Pairs of characters are compared according to their character codes. Keep in mind that lower case letters have higher numeric values in the ascii character set than their upper case counterparts; digits and many punctuation characters have a lower numeric value than upper case letters. An ascii character is less than any non-ascii character; a unibyte non-ascii character is always less than any multibyte non-ascii character (see Text Representations).

          (string< "abc" "abd")
               => t
          (string< "abd" "abc")
               => nil
          (string< "123" "abc")
               => t
     

When the strings have different lengths, and they match up to the length of string1, then the result is t. If they match up to the length of string2, the result is nil. A string of no characters is less than any other string.

          (string< "" "abc")
               => t
          (string< "ab" "abc")
               => t
          (string< "abc" "")
               => nil
          (string< "abc" "ab")
               => nil
          (string< "" "")
               => nil
     
— Function: string-lessp string1 string2

string-lessp is another name for string<.

— Function: compare-strings string1 start1 end1 string2 start2 end2 &optional ignore-case

This function compares the specified part of string1 with the specified part of string2. The specified part of string1 runs from index start1 up to index end1 (nil means the end of the string). The specified part of string2 runs from index start2 up to index end2 (nil means the end of the string).

The strings are both converted to multibyte for the comparison (see Text Representations) so that a unibyte string can be equal to a multibyte string. If ignore-case is non-nil, then case is ignored, so that upper case letters can be equal to lower case letters.

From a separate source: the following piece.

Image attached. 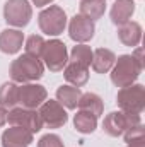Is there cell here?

If the specified portions of the two strings match, the value is t. Otherwise, the value is an integer which indicates how many leading characters agree, and which string is less. Its absolute value is one plus the number of characters that agree at the beginning of the two strings. The sign is negative if string1 (or its specified portion) is less.

— Function: assoc-ignore-case key alist

This function works like assoc, except that key must be a string, and comparison is done using compare-strings, ignoring case differences. See Association Lists.

— Function: assoc-ignore-representation key alist

This function works like assoc, except that key must be a string, and comparison is done using compare-strings. Case differences are significant.

See also compare-buffer-substrings in Comparing Text, for a way to compare text in buffers. The function string-match, which matches a regular expression against a string, can be used for a kind of string comparison; see Regexp Search.